Selon les statistiques, 0,5% de la population fut tuée, soit environ trois millions de personnes !

En août 1966, la « destruction des quatre vieilleries » (vieilles idées, culture, coutumes et habitude) par les Gardes rouges de Pékin entra dans un phase de fureur.

(…) le 18 mars 1967, partout dans les rues était affiché l’avis publié par le comité de contrôle des Affaires militaires du bureau de la Sécurité publique (plus connu sous le nom d’ « Avis du 18 mars ») qui stipulait que onze espèces d’individus et leur famille devaient être déportées à la campagne. L’expression « onze espèces d’individus », qui entra rapidement dans le vocabulaire courant, désignait : les propriétaires terriens, les capitalistes, les membres de bandes de malfaiteurs, les contre-révolutionnaires, les mauvais éléments, les officier réactionnaires, les policiers et gendarmes fantoches, et les espions.

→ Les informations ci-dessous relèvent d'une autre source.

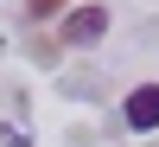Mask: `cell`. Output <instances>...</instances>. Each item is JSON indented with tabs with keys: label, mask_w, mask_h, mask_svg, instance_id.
Wrapping results in <instances>:
<instances>
[{
	"label": "cell",
	"mask_w": 159,
	"mask_h": 147,
	"mask_svg": "<svg viewBox=\"0 0 159 147\" xmlns=\"http://www.w3.org/2000/svg\"><path fill=\"white\" fill-rule=\"evenodd\" d=\"M57 32L70 38V45H89V38L108 32V13H102V7H76V13H64V19H57Z\"/></svg>",
	"instance_id": "1"
},
{
	"label": "cell",
	"mask_w": 159,
	"mask_h": 147,
	"mask_svg": "<svg viewBox=\"0 0 159 147\" xmlns=\"http://www.w3.org/2000/svg\"><path fill=\"white\" fill-rule=\"evenodd\" d=\"M127 128H159V83L127 90Z\"/></svg>",
	"instance_id": "2"
},
{
	"label": "cell",
	"mask_w": 159,
	"mask_h": 147,
	"mask_svg": "<svg viewBox=\"0 0 159 147\" xmlns=\"http://www.w3.org/2000/svg\"><path fill=\"white\" fill-rule=\"evenodd\" d=\"M25 13H32V19H57L64 0H25Z\"/></svg>",
	"instance_id": "3"
}]
</instances>
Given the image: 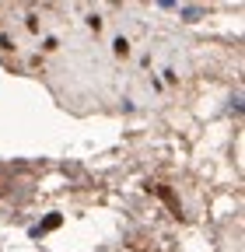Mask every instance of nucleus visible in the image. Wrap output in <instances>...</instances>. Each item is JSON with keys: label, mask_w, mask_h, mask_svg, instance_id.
Segmentation results:
<instances>
[{"label": "nucleus", "mask_w": 245, "mask_h": 252, "mask_svg": "<svg viewBox=\"0 0 245 252\" xmlns=\"http://www.w3.org/2000/svg\"><path fill=\"white\" fill-rule=\"evenodd\" d=\"M60 224H63V217H60V214H49L42 224H35V228H32V235L39 238V235H46V231H53V228H60Z\"/></svg>", "instance_id": "nucleus-1"}, {"label": "nucleus", "mask_w": 245, "mask_h": 252, "mask_svg": "<svg viewBox=\"0 0 245 252\" xmlns=\"http://www.w3.org/2000/svg\"><path fill=\"white\" fill-rule=\"evenodd\" d=\"M151 189H154V193H158V196H161V200H165V203H168L175 214H182V210H179V200L172 196V189H165V186H151Z\"/></svg>", "instance_id": "nucleus-2"}, {"label": "nucleus", "mask_w": 245, "mask_h": 252, "mask_svg": "<svg viewBox=\"0 0 245 252\" xmlns=\"http://www.w3.org/2000/svg\"><path fill=\"white\" fill-rule=\"evenodd\" d=\"M182 14H186V21H200L203 18V7H182Z\"/></svg>", "instance_id": "nucleus-3"}, {"label": "nucleus", "mask_w": 245, "mask_h": 252, "mask_svg": "<svg viewBox=\"0 0 245 252\" xmlns=\"http://www.w3.org/2000/svg\"><path fill=\"white\" fill-rule=\"evenodd\" d=\"M116 53L126 56V53H130V42H126V39H116Z\"/></svg>", "instance_id": "nucleus-4"}]
</instances>
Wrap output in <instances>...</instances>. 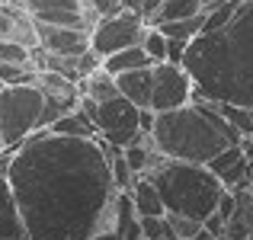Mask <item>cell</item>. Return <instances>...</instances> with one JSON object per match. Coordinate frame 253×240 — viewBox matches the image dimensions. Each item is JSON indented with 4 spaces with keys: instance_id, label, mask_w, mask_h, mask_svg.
<instances>
[{
    "instance_id": "1",
    "label": "cell",
    "mask_w": 253,
    "mask_h": 240,
    "mask_svg": "<svg viewBox=\"0 0 253 240\" xmlns=\"http://www.w3.org/2000/svg\"><path fill=\"white\" fill-rule=\"evenodd\" d=\"M6 179L29 240H86L112 228L119 189L103 138L36 128L13 148Z\"/></svg>"
},
{
    "instance_id": "2",
    "label": "cell",
    "mask_w": 253,
    "mask_h": 240,
    "mask_svg": "<svg viewBox=\"0 0 253 240\" xmlns=\"http://www.w3.org/2000/svg\"><path fill=\"white\" fill-rule=\"evenodd\" d=\"M179 64L192 80L189 99L253 109V0H237L221 26L199 32Z\"/></svg>"
},
{
    "instance_id": "3",
    "label": "cell",
    "mask_w": 253,
    "mask_h": 240,
    "mask_svg": "<svg viewBox=\"0 0 253 240\" xmlns=\"http://www.w3.org/2000/svg\"><path fill=\"white\" fill-rule=\"evenodd\" d=\"M241 138L244 135L224 122L209 99H189L176 109L157 112L151 128V141L164 157L192 163H205L228 144H241Z\"/></svg>"
},
{
    "instance_id": "4",
    "label": "cell",
    "mask_w": 253,
    "mask_h": 240,
    "mask_svg": "<svg viewBox=\"0 0 253 240\" xmlns=\"http://www.w3.org/2000/svg\"><path fill=\"white\" fill-rule=\"evenodd\" d=\"M148 176L154 179L157 192H161L164 208L176 211V215H186V218H196V221H205L215 211L218 199L224 192L221 179L205 163H192V160H170L167 157Z\"/></svg>"
},
{
    "instance_id": "5",
    "label": "cell",
    "mask_w": 253,
    "mask_h": 240,
    "mask_svg": "<svg viewBox=\"0 0 253 240\" xmlns=\"http://www.w3.org/2000/svg\"><path fill=\"white\" fill-rule=\"evenodd\" d=\"M42 112V90L36 83H6L0 90V135L3 148H19L36 131Z\"/></svg>"
},
{
    "instance_id": "6",
    "label": "cell",
    "mask_w": 253,
    "mask_h": 240,
    "mask_svg": "<svg viewBox=\"0 0 253 240\" xmlns=\"http://www.w3.org/2000/svg\"><path fill=\"white\" fill-rule=\"evenodd\" d=\"M81 109L96 125V135L109 148H125L138 138V106L119 93L106 103H93L90 96H81Z\"/></svg>"
},
{
    "instance_id": "7",
    "label": "cell",
    "mask_w": 253,
    "mask_h": 240,
    "mask_svg": "<svg viewBox=\"0 0 253 240\" xmlns=\"http://www.w3.org/2000/svg\"><path fill=\"white\" fill-rule=\"evenodd\" d=\"M148 29L144 16H138L135 10H119L112 16H103L93 23L90 29V48L99 58L112 55L119 48H128V45H141V36Z\"/></svg>"
},
{
    "instance_id": "8",
    "label": "cell",
    "mask_w": 253,
    "mask_h": 240,
    "mask_svg": "<svg viewBox=\"0 0 253 240\" xmlns=\"http://www.w3.org/2000/svg\"><path fill=\"white\" fill-rule=\"evenodd\" d=\"M36 86L42 90V112H39L36 128H48L64 112L81 106V83L77 80H68V77L55 74V71H39Z\"/></svg>"
},
{
    "instance_id": "9",
    "label": "cell",
    "mask_w": 253,
    "mask_h": 240,
    "mask_svg": "<svg viewBox=\"0 0 253 240\" xmlns=\"http://www.w3.org/2000/svg\"><path fill=\"white\" fill-rule=\"evenodd\" d=\"M151 74H154V86H151V106L148 109L154 112H167L176 109V106L189 103V93H192V80L183 71V64H151Z\"/></svg>"
},
{
    "instance_id": "10",
    "label": "cell",
    "mask_w": 253,
    "mask_h": 240,
    "mask_svg": "<svg viewBox=\"0 0 253 240\" xmlns=\"http://www.w3.org/2000/svg\"><path fill=\"white\" fill-rule=\"evenodd\" d=\"M36 36L48 55H81L90 48V29H81V26H55L36 19Z\"/></svg>"
},
{
    "instance_id": "11",
    "label": "cell",
    "mask_w": 253,
    "mask_h": 240,
    "mask_svg": "<svg viewBox=\"0 0 253 240\" xmlns=\"http://www.w3.org/2000/svg\"><path fill=\"white\" fill-rule=\"evenodd\" d=\"M205 166L221 179L224 189H241V186H250V179H253V163L244 154L241 144H228V148L218 151L211 160H205Z\"/></svg>"
},
{
    "instance_id": "12",
    "label": "cell",
    "mask_w": 253,
    "mask_h": 240,
    "mask_svg": "<svg viewBox=\"0 0 253 240\" xmlns=\"http://www.w3.org/2000/svg\"><path fill=\"white\" fill-rule=\"evenodd\" d=\"M116 77V86L128 103H135L138 109H148L151 106V86H154V74L151 68H131L122 71V74H112Z\"/></svg>"
},
{
    "instance_id": "13",
    "label": "cell",
    "mask_w": 253,
    "mask_h": 240,
    "mask_svg": "<svg viewBox=\"0 0 253 240\" xmlns=\"http://www.w3.org/2000/svg\"><path fill=\"white\" fill-rule=\"evenodd\" d=\"M125 192H128V199H131V205H135L138 215H164V211H167L164 208L161 192H157V186H154L151 176H135Z\"/></svg>"
},
{
    "instance_id": "14",
    "label": "cell",
    "mask_w": 253,
    "mask_h": 240,
    "mask_svg": "<svg viewBox=\"0 0 253 240\" xmlns=\"http://www.w3.org/2000/svg\"><path fill=\"white\" fill-rule=\"evenodd\" d=\"M0 237H26L16 196H13L10 179H6V176H0ZM26 240H29V237H26Z\"/></svg>"
},
{
    "instance_id": "15",
    "label": "cell",
    "mask_w": 253,
    "mask_h": 240,
    "mask_svg": "<svg viewBox=\"0 0 253 240\" xmlns=\"http://www.w3.org/2000/svg\"><path fill=\"white\" fill-rule=\"evenodd\" d=\"M112 231L119 234V240H144L141 237V221H138V211L131 205L128 192L119 189L116 196V215H112Z\"/></svg>"
},
{
    "instance_id": "16",
    "label": "cell",
    "mask_w": 253,
    "mask_h": 240,
    "mask_svg": "<svg viewBox=\"0 0 253 240\" xmlns=\"http://www.w3.org/2000/svg\"><path fill=\"white\" fill-rule=\"evenodd\" d=\"M77 83H81V96H90L93 103H106V99L119 96L116 77H112L109 71L103 68V61H99V68H96V71H90V74L81 77Z\"/></svg>"
},
{
    "instance_id": "17",
    "label": "cell",
    "mask_w": 253,
    "mask_h": 240,
    "mask_svg": "<svg viewBox=\"0 0 253 240\" xmlns=\"http://www.w3.org/2000/svg\"><path fill=\"white\" fill-rule=\"evenodd\" d=\"M48 131H55V135H71V138H96V125L90 122V116H86L81 106L64 112L58 122H51Z\"/></svg>"
},
{
    "instance_id": "18",
    "label": "cell",
    "mask_w": 253,
    "mask_h": 240,
    "mask_svg": "<svg viewBox=\"0 0 253 240\" xmlns=\"http://www.w3.org/2000/svg\"><path fill=\"white\" fill-rule=\"evenodd\" d=\"M103 68L109 74H122V71H131V68H151V58L144 55L141 45H128V48H119L112 55H106Z\"/></svg>"
},
{
    "instance_id": "19",
    "label": "cell",
    "mask_w": 253,
    "mask_h": 240,
    "mask_svg": "<svg viewBox=\"0 0 253 240\" xmlns=\"http://www.w3.org/2000/svg\"><path fill=\"white\" fill-rule=\"evenodd\" d=\"M205 23V10L196 13V16H183V19H164V23H154L157 29L164 32L167 39H183V42H192V39L202 32Z\"/></svg>"
},
{
    "instance_id": "20",
    "label": "cell",
    "mask_w": 253,
    "mask_h": 240,
    "mask_svg": "<svg viewBox=\"0 0 253 240\" xmlns=\"http://www.w3.org/2000/svg\"><path fill=\"white\" fill-rule=\"evenodd\" d=\"M211 103V99H209ZM218 112L224 116V122L231 125V128H237L244 138H250V131H253V119H250V109L247 106H234V103H211Z\"/></svg>"
},
{
    "instance_id": "21",
    "label": "cell",
    "mask_w": 253,
    "mask_h": 240,
    "mask_svg": "<svg viewBox=\"0 0 253 240\" xmlns=\"http://www.w3.org/2000/svg\"><path fill=\"white\" fill-rule=\"evenodd\" d=\"M141 48H144V55L151 58V64L167 61V36H164L157 26H148V29H144V36H141Z\"/></svg>"
},
{
    "instance_id": "22",
    "label": "cell",
    "mask_w": 253,
    "mask_h": 240,
    "mask_svg": "<svg viewBox=\"0 0 253 240\" xmlns=\"http://www.w3.org/2000/svg\"><path fill=\"white\" fill-rule=\"evenodd\" d=\"M164 218H167V228H170V240H189L199 228H202V221L176 215V211H164Z\"/></svg>"
},
{
    "instance_id": "23",
    "label": "cell",
    "mask_w": 253,
    "mask_h": 240,
    "mask_svg": "<svg viewBox=\"0 0 253 240\" xmlns=\"http://www.w3.org/2000/svg\"><path fill=\"white\" fill-rule=\"evenodd\" d=\"M81 55H84V51H81ZM42 71H55V74H61L68 80H81L77 55H48V51H45V68Z\"/></svg>"
},
{
    "instance_id": "24",
    "label": "cell",
    "mask_w": 253,
    "mask_h": 240,
    "mask_svg": "<svg viewBox=\"0 0 253 240\" xmlns=\"http://www.w3.org/2000/svg\"><path fill=\"white\" fill-rule=\"evenodd\" d=\"M141 221V237L144 240H170V228L164 215H138Z\"/></svg>"
},
{
    "instance_id": "25",
    "label": "cell",
    "mask_w": 253,
    "mask_h": 240,
    "mask_svg": "<svg viewBox=\"0 0 253 240\" xmlns=\"http://www.w3.org/2000/svg\"><path fill=\"white\" fill-rule=\"evenodd\" d=\"M84 6H86V10H93V16H96V19L112 16V13L125 10V3H122V0H84Z\"/></svg>"
},
{
    "instance_id": "26",
    "label": "cell",
    "mask_w": 253,
    "mask_h": 240,
    "mask_svg": "<svg viewBox=\"0 0 253 240\" xmlns=\"http://www.w3.org/2000/svg\"><path fill=\"white\" fill-rule=\"evenodd\" d=\"M122 3H125V10H135L138 16H144V23H151V16L161 10L164 0H122Z\"/></svg>"
},
{
    "instance_id": "27",
    "label": "cell",
    "mask_w": 253,
    "mask_h": 240,
    "mask_svg": "<svg viewBox=\"0 0 253 240\" xmlns=\"http://www.w3.org/2000/svg\"><path fill=\"white\" fill-rule=\"evenodd\" d=\"M186 45H189V42H183V39H167V61L170 64H179V61H183Z\"/></svg>"
},
{
    "instance_id": "28",
    "label": "cell",
    "mask_w": 253,
    "mask_h": 240,
    "mask_svg": "<svg viewBox=\"0 0 253 240\" xmlns=\"http://www.w3.org/2000/svg\"><path fill=\"white\" fill-rule=\"evenodd\" d=\"M154 109H138V131L141 135H151V128H154Z\"/></svg>"
},
{
    "instance_id": "29",
    "label": "cell",
    "mask_w": 253,
    "mask_h": 240,
    "mask_svg": "<svg viewBox=\"0 0 253 240\" xmlns=\"http://www.w3.org/2000/svg\"><path fill=\"white\" fill-rule=\"evenodd\" d=\"M86 240H119V234L112 228H106V231H96L93 237H86Z\"/></svg>"
},
{
    "instance_id": "30",
    "label": "cell",
    "mask_w": 253,
    "mask_h": 240,
    "mask_svg": "<svg viewBox=\"0 0 253 240\" xmlns=\"http://www.w3.org/2000/svg\"><path fill=\"white\" fill-rule=\"evenodd\" d=\"M0 240H26V237H0Z\"/></svg>"
},
{
    "instance_id": "31",
    "label": "cell",
    "mask_w": 253,
    "mask_h": 240,
    "mask_svg": "<svg viewBox=\"0 0 253 240\" xmlns=\"http://www.w3.org/2000/svg\"><path fill=\"white\" fill-rule=\"evenodd\" d=\"M0 151H3V135H0Z\"/></svg>"
},
{
    "instance_id": "32",
    "label": "cell",
    "mask_w": 253,
    "mask_h": 240,
    "mask_svg": "<svg viewBox=\"0 0 253 240\" xmlns=\"http://www.w3.org/2000/svg\"><path fill=\"white\" fill-rule=\"evenodd\" d=\"M250 119H253V109H250ZM250 138H253V131H250Z\"/></svg>"
},
{
    "instance_id": "33",
    "label": "cell",
    "mask_w": 253,
    "mask_h": 240,
    "mask_svg": "<svg viewBox=\"0 0 253 240\" xmlns=\"http://www.w3.org/2000/svg\"><path fill=\"white\" fill-rule=\"evenodd\" d=\"M3 86H6V83H3V80H0V90H3Z\"/></svg>"
},
{
    "instance_id": "34",
    "label": "cell",
    "mask_w": 253,
    "mask_h": 240,
    "mask_svg": "<svg viewBox=\"0 0 253 240\" xmlns=\"http://www.w3.org/2000/svg\"><path fill=\"white\" fill-rule=\"evenodd\" d=\"M247 240H253V234H250V237H247Z\"/></svg>"
}]
</instances>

La Révolution culturelle fur officiellement lancée le 1er mai 1966. Dans les premiers jours du mois de juin, les organisations de Gardes rouges, fortement imprégnées d’idéaux féodaux, firent leur apparition dans les écoles secondaires. On les appela par la suite les « vieux gardes rouges ». Pour adhérer au groupe, il fallait être issu d’une famille influente (…) Dans les établissements scolaires, ils tabassèrent les directeurs et les enseignants et, non contents de « mettre en pièces » le « système éducatif réactionnaire », orientèrent leur surplus d’énergie contre la société en lançant le mouvement de « perquisition et confiscation ».

Le 18 août, Mao Zedong accueillit les « vieux Gardes rouges » sur la place Tian’anmen.

Après le « 18 août », la notoriété des Gardes rouges ne cessa de grandir. Leur ignorance, leurs préjugés et, de plus, le pouvoir illimité qui leur avait été conféré les ravalèrent au rang de bêtes sauvages et anéantirent leur conscience. Les « perquisitions » consistaient à pénétrer chez les gens, à confisquer leurs biens et à les détruire.

A Dongsi, un vieux couple de « capitalistes » fut frappé jusqu’à l’agonie par les Gardes rouges qui, ensuite, forcèrent son fils à prendre le relais ; Ce dernier, élève dans un lycée, brisa le crâne de son père à l’aide d’haltères puis sombra dans la folie.

Plusieurs milliers de collégiens portant treillis, les armes à la main, montèrent dans des bus spécialement affrétés par l’Etat et convergèrent vers le quartier où avait eu lieu l’incident. Le  « nettoyage  par le sang » y dura sept jours. Beaucoup de gens furent sauvagement tabassés et un bon nombre mourut de mort violente.

(…) on obligea chaque famille des environs à verser, par le col du chemisier d’une veuve vivant seule, une Thermos d’eau bouillante jusqu’à ce que sa peau tombât en lambeaux.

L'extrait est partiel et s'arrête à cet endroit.